## What to work on:
Copy the items below word for word, starting at the line containing "From this vantage" and ending at the line containing "1.66 meters", both lines included.

## Information shown:
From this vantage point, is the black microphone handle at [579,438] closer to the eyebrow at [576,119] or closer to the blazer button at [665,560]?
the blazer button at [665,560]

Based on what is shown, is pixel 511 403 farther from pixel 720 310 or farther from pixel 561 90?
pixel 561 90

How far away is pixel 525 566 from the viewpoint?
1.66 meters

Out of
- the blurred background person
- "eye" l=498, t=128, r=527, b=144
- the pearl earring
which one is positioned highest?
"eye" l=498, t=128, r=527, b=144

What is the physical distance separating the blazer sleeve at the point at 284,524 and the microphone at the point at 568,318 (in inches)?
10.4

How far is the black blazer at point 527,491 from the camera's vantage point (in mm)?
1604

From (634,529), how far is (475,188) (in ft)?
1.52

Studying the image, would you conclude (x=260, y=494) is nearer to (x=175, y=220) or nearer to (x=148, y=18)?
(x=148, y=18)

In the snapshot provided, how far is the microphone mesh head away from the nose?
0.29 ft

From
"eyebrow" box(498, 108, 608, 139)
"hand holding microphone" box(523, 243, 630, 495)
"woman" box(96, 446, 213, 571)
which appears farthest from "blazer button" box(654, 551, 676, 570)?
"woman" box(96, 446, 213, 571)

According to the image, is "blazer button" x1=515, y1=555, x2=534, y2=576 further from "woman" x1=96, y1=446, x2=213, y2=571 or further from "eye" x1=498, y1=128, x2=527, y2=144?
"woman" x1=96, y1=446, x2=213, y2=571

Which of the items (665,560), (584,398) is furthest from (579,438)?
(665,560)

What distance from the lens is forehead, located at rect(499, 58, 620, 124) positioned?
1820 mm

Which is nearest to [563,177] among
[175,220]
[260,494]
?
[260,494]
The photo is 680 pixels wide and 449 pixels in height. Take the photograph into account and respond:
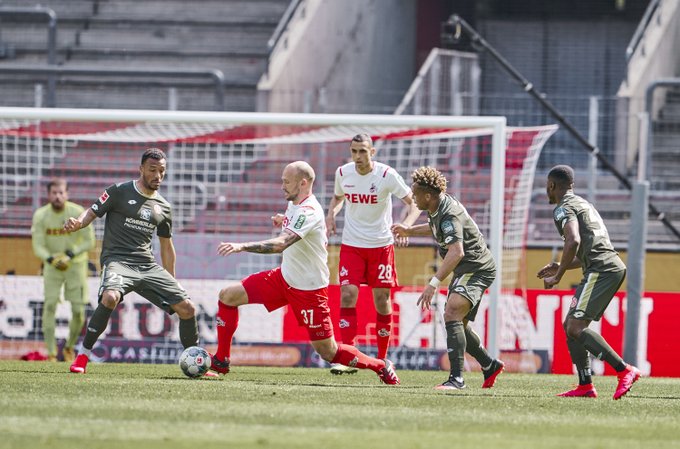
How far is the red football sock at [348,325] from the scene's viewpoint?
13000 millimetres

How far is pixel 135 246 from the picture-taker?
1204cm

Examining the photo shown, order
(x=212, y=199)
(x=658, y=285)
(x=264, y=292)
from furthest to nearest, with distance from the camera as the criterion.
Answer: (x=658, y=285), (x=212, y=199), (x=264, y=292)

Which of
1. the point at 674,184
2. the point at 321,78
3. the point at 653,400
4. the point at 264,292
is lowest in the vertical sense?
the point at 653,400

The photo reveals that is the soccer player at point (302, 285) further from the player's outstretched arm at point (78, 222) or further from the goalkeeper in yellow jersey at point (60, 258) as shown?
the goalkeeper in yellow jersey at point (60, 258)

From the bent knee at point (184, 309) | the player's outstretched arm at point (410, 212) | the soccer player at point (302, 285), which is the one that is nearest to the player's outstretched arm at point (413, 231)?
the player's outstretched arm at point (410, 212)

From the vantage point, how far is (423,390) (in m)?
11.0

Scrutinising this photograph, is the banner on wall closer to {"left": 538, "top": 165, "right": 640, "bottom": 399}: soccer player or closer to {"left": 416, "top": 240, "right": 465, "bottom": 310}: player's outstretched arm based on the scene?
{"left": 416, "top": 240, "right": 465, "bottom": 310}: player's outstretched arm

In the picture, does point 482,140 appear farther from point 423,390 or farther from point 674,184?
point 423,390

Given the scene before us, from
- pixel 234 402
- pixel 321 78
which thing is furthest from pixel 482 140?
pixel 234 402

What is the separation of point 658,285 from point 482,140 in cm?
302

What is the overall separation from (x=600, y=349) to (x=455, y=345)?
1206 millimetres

---

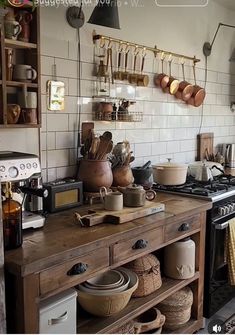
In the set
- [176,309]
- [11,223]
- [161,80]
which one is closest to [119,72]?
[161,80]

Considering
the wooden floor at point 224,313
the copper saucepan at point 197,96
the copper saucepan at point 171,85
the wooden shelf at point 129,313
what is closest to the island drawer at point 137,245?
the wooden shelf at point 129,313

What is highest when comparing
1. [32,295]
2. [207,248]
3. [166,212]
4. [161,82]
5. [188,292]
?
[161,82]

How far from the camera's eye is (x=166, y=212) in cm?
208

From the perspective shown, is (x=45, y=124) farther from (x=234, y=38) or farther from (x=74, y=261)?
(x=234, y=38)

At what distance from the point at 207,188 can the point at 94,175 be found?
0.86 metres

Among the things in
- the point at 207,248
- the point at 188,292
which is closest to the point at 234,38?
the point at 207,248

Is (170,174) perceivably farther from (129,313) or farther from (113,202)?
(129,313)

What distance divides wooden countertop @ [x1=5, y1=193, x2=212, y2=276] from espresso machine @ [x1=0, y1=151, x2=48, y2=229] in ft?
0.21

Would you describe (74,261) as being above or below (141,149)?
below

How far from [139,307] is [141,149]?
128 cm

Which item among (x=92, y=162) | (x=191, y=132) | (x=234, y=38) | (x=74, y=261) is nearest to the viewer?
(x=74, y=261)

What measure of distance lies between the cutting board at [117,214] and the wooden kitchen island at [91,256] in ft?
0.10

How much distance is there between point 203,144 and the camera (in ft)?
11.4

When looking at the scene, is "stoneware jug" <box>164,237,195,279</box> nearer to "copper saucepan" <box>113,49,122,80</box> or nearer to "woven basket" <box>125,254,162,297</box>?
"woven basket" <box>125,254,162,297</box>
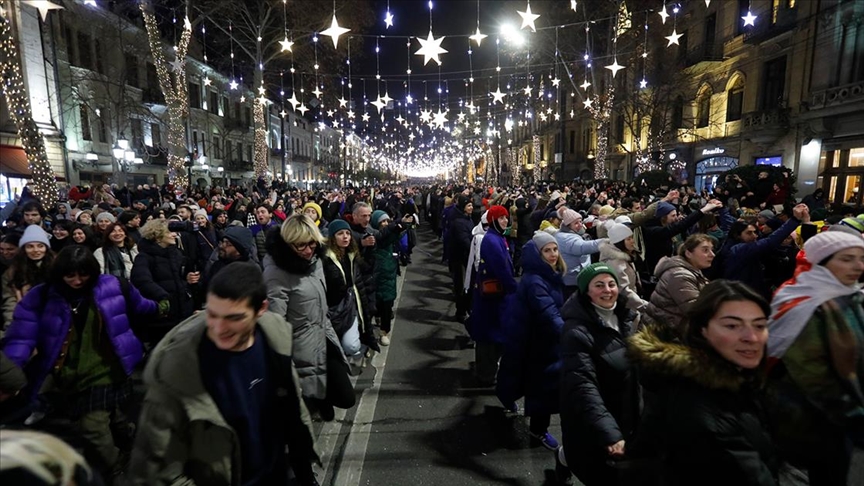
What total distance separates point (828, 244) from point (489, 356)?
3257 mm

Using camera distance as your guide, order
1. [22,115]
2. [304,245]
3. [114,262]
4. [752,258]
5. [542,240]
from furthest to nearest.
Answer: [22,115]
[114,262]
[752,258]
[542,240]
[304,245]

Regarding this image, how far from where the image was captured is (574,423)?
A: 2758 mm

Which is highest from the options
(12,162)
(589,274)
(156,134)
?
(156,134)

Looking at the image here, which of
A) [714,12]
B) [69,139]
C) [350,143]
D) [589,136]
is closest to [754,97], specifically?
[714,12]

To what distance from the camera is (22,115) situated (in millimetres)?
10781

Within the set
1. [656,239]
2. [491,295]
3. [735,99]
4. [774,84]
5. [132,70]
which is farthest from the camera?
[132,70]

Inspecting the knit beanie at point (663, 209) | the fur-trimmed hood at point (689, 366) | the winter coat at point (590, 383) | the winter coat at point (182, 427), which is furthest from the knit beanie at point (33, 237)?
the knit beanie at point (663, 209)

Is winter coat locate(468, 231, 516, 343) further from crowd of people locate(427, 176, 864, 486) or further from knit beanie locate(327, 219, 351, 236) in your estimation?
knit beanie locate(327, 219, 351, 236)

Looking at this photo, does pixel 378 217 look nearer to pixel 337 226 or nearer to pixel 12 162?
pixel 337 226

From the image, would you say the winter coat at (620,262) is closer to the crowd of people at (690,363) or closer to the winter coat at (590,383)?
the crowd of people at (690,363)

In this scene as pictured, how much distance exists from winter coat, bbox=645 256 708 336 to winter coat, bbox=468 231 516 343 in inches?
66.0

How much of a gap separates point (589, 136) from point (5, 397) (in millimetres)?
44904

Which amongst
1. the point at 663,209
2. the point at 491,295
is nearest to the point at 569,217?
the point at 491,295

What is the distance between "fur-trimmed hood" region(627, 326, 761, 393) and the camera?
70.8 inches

## Result of this task:
From this vantage point, is the black microphone handle at [579,438] closer to the eyebrow at [576,119] or closer to the blazer button at [665,560]?
the blazer button at [665,560]

Based on what is shown, is pixel 511 403 farther from pixel 720 310 or farther from pixel 561 90?
pixel 561 90

How far away is pixel 525 566 from the viewpoint?
1.66 meters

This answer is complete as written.